Aim:
Recast the part of the records that opens with the line containing "From the viewpoint" and runs through the end of the records as a JSON list of strings, one string per line, leaving out blank lines.

Records shown:
------------

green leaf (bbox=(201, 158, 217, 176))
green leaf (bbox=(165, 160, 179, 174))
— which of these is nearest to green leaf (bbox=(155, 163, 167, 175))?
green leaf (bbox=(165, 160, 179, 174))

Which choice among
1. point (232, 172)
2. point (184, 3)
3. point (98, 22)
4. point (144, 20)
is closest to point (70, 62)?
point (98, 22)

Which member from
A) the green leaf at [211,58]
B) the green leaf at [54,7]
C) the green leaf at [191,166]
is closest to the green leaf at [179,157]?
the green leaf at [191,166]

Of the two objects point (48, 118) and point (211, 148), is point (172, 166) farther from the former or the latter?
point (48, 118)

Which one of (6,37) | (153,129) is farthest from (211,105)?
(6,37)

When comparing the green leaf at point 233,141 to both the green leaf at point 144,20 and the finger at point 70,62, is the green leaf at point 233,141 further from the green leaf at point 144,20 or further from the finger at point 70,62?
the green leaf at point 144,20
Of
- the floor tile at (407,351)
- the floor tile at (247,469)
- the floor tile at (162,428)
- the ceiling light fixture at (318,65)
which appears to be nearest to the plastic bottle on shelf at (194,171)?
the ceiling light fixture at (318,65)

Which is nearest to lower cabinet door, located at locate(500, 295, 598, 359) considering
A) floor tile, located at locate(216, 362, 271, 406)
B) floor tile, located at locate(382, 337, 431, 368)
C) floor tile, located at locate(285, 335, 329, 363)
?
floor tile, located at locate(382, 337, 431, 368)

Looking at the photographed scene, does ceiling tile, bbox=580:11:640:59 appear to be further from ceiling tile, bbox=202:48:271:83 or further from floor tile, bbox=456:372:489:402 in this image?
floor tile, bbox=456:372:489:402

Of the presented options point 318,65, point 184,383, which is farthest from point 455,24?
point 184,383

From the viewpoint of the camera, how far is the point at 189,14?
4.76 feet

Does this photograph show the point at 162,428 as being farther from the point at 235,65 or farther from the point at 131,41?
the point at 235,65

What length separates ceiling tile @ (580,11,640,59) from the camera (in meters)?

------------

Response:
[
  "From the viewpoint of the camera, how far is the point at 189,14?",
  "4.76 feet",
  "Does this photograph show the point at 162,428 as being farther from the point at 235,65 or farther from the point at 131,41?",
  "the point at 235,65",
  "What length separates ceiling tile @ (580,11,640,59) from the camera (in meters)?"
]